Veröffentlicht am von in Innovation, Wissenschaft, Forschung und Technologie (A10), Joachim Paul, Reden.

Donnerstag, 11. September 2014

Top 1. Hochschulzukunftsgesetz (HZG NRW)

Gesetzentwurf der Landesregierung Drucksache 16/5410

 

in Verbindung damit

Wissenschaftsgesetz (WissG NRW)

Gesetzentwurf der Fraktion der PIRATEN

Drucksache 16/5747

Unser 1. Redner: Joachim Paul

Abstimmungsempfehlungen:

FDP-Änderungsantrag: Ablehnung

Hochschulzukunftsgesetz (HZG NRW): Ablehnung

Wissenschaftsgesetz (WissG NRW): Zustimmung

Audiomitschnitt der Rede von Joachim Paul als Download

Videomitschnitt der kompletten Debatte (die Rede von Joachim Paul ab ca. 41:40 m) :

Protokoll der Rede von Joachim Paul

Präsidentin Carina Gödecke: Danke, Frau Kollegin Freimuth.  Für die Piraten spricht Herr Dr. Paul.

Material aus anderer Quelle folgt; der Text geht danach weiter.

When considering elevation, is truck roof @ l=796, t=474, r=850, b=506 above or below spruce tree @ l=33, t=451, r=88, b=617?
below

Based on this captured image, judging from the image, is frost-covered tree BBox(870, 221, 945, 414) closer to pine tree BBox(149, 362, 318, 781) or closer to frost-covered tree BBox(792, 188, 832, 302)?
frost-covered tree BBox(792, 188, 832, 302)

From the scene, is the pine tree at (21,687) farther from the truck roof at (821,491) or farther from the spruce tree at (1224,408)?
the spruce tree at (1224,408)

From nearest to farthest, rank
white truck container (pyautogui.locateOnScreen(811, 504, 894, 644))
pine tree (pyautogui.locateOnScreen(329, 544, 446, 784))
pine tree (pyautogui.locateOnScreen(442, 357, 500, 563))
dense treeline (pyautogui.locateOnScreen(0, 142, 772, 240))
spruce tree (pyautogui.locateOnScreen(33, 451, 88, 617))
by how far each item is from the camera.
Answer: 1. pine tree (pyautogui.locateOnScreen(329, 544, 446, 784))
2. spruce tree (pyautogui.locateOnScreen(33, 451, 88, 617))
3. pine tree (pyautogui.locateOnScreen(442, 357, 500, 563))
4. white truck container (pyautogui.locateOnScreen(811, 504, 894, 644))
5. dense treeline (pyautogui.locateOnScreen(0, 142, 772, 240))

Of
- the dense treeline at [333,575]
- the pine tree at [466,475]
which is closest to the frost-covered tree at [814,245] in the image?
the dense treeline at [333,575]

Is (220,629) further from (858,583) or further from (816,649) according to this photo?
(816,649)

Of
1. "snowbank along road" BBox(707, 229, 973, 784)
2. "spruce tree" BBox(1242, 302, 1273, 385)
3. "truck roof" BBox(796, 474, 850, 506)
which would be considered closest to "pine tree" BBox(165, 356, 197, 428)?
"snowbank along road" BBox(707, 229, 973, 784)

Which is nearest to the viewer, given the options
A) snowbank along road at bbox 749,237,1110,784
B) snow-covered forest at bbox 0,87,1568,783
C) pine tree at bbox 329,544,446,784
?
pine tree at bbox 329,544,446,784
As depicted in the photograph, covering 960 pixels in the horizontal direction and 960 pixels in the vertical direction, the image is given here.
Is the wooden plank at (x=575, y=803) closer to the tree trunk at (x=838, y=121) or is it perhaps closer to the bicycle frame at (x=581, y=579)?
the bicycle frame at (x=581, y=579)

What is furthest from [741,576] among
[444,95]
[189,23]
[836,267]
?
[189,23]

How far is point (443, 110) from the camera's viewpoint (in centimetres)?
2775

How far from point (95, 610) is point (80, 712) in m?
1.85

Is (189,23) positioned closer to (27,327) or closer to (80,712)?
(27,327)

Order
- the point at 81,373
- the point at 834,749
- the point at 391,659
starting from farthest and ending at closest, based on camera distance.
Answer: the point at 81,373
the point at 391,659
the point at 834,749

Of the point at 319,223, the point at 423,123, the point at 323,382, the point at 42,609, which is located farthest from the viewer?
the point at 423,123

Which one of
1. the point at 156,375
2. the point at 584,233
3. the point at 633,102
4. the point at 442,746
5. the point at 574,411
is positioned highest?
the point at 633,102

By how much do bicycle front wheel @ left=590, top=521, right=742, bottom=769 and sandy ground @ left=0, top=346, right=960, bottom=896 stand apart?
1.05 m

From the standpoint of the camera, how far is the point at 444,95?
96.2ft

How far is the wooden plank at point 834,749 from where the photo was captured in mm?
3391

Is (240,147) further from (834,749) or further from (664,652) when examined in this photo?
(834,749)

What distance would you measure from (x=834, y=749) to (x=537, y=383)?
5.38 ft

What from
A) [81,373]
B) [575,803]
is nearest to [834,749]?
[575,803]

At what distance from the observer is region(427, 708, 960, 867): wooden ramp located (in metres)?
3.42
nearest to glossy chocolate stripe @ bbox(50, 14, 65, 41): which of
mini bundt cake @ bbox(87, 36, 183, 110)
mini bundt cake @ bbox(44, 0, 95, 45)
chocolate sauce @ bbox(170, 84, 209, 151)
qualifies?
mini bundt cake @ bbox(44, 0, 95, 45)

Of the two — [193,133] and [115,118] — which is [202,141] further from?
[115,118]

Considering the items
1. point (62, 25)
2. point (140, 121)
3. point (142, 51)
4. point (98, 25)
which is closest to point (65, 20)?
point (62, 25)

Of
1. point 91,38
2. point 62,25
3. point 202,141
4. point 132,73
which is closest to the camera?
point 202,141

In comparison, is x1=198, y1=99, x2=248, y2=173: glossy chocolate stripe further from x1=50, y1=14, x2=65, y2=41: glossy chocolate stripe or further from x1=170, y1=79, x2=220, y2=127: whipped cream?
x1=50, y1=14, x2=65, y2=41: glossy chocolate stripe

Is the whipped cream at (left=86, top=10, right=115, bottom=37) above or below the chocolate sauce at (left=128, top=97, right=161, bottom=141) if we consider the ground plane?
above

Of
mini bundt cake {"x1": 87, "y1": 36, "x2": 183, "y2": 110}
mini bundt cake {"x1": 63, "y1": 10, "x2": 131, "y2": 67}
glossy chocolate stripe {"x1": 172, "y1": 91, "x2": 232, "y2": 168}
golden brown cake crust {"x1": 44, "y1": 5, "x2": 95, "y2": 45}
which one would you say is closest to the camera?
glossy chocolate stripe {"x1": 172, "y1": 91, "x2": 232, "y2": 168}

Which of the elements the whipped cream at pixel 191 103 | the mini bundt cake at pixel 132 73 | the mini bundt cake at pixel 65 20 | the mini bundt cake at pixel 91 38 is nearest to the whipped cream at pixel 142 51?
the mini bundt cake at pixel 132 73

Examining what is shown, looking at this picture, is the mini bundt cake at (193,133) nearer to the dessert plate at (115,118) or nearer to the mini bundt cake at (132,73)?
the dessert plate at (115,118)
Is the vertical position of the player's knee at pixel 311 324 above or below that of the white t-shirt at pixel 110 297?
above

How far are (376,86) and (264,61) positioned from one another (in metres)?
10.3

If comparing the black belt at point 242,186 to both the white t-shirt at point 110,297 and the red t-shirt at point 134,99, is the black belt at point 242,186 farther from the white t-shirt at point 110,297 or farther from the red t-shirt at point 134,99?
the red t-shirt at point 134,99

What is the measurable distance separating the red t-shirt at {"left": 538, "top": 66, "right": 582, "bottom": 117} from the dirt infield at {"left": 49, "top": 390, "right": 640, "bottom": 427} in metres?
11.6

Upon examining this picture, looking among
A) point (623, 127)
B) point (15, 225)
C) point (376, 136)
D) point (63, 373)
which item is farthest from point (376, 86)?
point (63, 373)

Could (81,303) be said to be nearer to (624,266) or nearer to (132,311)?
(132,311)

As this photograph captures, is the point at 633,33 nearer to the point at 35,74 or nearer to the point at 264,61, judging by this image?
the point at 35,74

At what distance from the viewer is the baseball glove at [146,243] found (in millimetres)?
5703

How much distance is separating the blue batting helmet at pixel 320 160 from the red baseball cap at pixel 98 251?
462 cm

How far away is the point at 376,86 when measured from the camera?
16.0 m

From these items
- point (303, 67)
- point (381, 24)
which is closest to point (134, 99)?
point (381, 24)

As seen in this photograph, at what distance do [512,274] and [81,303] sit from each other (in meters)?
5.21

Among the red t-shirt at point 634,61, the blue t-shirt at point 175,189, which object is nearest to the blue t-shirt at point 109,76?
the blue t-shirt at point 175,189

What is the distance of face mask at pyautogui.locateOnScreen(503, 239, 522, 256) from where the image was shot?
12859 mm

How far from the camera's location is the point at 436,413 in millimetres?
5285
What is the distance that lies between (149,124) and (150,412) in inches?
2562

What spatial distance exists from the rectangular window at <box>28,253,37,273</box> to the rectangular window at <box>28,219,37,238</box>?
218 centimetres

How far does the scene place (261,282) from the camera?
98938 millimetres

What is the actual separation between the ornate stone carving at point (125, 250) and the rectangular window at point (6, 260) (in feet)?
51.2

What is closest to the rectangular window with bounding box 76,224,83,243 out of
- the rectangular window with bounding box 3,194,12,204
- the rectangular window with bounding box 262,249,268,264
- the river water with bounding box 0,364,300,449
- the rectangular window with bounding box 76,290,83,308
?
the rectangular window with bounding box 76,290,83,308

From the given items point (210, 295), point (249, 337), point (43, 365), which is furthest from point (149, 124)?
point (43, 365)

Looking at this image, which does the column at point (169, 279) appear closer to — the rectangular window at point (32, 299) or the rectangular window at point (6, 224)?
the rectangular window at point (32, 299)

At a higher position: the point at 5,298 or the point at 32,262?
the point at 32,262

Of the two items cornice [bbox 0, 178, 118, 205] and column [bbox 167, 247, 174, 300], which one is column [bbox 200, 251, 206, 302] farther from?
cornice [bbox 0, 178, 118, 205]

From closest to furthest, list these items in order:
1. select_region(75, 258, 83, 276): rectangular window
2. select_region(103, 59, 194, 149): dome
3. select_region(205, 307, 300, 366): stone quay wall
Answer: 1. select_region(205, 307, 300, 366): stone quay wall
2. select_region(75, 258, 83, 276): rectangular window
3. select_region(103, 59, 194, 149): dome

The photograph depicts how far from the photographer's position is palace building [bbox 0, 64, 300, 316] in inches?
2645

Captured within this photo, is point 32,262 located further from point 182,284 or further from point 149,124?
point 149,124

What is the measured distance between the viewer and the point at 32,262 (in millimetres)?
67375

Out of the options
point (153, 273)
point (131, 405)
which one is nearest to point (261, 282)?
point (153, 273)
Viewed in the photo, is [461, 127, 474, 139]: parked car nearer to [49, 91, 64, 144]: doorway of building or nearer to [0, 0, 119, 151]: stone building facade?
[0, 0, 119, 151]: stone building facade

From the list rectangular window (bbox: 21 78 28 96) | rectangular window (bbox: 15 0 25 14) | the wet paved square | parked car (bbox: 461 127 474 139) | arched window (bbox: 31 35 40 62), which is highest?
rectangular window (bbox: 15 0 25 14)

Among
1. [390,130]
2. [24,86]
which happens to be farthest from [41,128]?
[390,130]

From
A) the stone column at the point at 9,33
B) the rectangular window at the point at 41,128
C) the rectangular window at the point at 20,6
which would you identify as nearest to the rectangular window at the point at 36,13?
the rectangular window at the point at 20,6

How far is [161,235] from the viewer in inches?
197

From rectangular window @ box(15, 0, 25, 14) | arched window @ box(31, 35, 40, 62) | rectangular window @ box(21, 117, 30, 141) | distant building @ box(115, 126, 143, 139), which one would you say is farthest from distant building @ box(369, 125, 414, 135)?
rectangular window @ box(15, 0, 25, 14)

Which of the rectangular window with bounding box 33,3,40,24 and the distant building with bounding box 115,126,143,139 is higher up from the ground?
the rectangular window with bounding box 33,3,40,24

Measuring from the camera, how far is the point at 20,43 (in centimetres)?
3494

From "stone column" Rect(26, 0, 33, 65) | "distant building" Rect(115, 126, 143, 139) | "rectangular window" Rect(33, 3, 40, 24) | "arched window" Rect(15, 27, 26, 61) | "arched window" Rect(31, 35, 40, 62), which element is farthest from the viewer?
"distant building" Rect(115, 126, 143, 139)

Dr. Joachim Paul (PIRATEN): Sehr geehrte Frau Präsidentin! Liebe Kolleginnen und Kollegen! Liebe Zuschauer hier im Raum und zu Hause! Herr Dr. Berger, den Begriff „intellektuelle Defensive“ aus Ihrem Mund zu hören, das war das Sahnehäubchen für meinen Tag.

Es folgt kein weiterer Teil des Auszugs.